> [Document excerpt]:
The amount of heat energy radiated by a metal at temperature T is E. When the temperature is increased to 3T, energy radiated is

To solve the problem, we will use Stefan's Law of radiation, which states that the amount of heat energy radiated by a black body is directly proportional to the fourth power of its absolute temperature. ### Step-by-Step Solution: 1. **Understand the relationship from Stefan's Law**: According to Stefan's Law, the energy radiated \( E \) by a body is given by: \[ E = \sigma A T^4 \] where \( \sigma \) is the Stefan-Boltzmann constant, \( A \) is the surface area, and \( T \) is the absolute temperature. 2. **Initial Condition**: At the initial temperature \( T \), the energy radiated is given as \( E \). Therefore, we can express it as: \[ E = K T^4 \] where \( K = \sigma A \) is a constant. 3. **New Condition**: When the temperature is increased to \( 3T \), we need to find the new energy radiated, which we will denote as \( E' \). Using the same formula, we can express \( E' \) as: \[ E' = K (3T)^4 \] 4. **Calculate \( (3T)^4 \)**: \[ (3T)^4 = 3^4 T^4 = 81 T^4 \] 5. **Substituting back into the equation for \( E' \)**: \[ E' = K \cdot 81 T^4 \] 6. **Relate \( E' \) to \( E \)**: Since we know \( E = K T^4 \), we can substitute this into our equation for \( E' \): \[ E' = 81 E \] ### Final Answer: The energy radiated when the temperature is increased to \( 3T \) is: \[ E' = 81E \]

> [Record excerpts]:
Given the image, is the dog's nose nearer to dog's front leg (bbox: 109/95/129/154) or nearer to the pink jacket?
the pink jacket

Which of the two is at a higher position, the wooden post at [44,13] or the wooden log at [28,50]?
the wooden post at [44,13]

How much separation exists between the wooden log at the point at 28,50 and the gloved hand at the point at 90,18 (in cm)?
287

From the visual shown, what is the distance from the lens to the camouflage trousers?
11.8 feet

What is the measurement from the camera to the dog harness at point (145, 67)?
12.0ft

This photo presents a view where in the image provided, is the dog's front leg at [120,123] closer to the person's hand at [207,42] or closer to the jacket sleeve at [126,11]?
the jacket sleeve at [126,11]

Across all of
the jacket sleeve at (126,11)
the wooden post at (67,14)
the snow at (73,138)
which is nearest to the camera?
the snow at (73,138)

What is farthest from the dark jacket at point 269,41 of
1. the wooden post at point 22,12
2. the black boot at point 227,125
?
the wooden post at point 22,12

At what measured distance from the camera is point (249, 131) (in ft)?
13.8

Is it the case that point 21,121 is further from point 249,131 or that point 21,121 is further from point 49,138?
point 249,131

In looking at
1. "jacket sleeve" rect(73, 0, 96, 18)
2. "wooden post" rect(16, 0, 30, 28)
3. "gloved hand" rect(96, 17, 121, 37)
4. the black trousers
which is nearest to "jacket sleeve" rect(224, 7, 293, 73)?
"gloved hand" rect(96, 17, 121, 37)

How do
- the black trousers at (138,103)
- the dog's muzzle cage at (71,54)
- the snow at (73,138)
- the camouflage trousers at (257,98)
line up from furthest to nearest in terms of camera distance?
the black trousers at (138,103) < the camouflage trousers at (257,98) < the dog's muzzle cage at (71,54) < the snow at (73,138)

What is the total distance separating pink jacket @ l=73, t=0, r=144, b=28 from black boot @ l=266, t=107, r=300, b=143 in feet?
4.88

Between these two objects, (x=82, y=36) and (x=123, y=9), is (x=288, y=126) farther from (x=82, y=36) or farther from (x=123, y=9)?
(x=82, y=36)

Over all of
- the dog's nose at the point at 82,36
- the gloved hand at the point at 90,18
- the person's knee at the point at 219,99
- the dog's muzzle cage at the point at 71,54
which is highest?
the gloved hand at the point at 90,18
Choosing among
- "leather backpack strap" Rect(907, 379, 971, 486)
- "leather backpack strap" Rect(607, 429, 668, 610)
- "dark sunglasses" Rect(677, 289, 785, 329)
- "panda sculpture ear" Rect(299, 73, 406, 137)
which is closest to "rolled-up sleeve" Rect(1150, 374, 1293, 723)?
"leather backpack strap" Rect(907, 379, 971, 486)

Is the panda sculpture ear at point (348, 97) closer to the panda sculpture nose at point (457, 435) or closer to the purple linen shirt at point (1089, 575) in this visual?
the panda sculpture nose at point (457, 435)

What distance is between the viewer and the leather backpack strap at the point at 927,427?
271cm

> [What the task asks]: Can you recast the paragraph of the Stefan's Law solution beginning "To solve the problem" as a brief list that keeps its main facts? None of the material is needed for what is asked here.

> [Output for this exercise]:
- Stefan's Law: a black body's radiated heat energy is directly proportional to the fourth power of its absolute temperature, E = σAT⁴ (σ = Stefan-Boltzmann constant, A = surface area, T = absolute temperature).
- At temperature T, the energy is E = KT⁴, where K = σA is a constant.
- At 3T, the new energy is E′ = K(3T)⁴.
- (3T)⁴ = 3⁴T⁴ = 81T⁴, so E′ = K · 81T⁴.
- Since E = KT⁴, E′ = 81E.
- Final answer: at 3T, the energy radiated is 81E.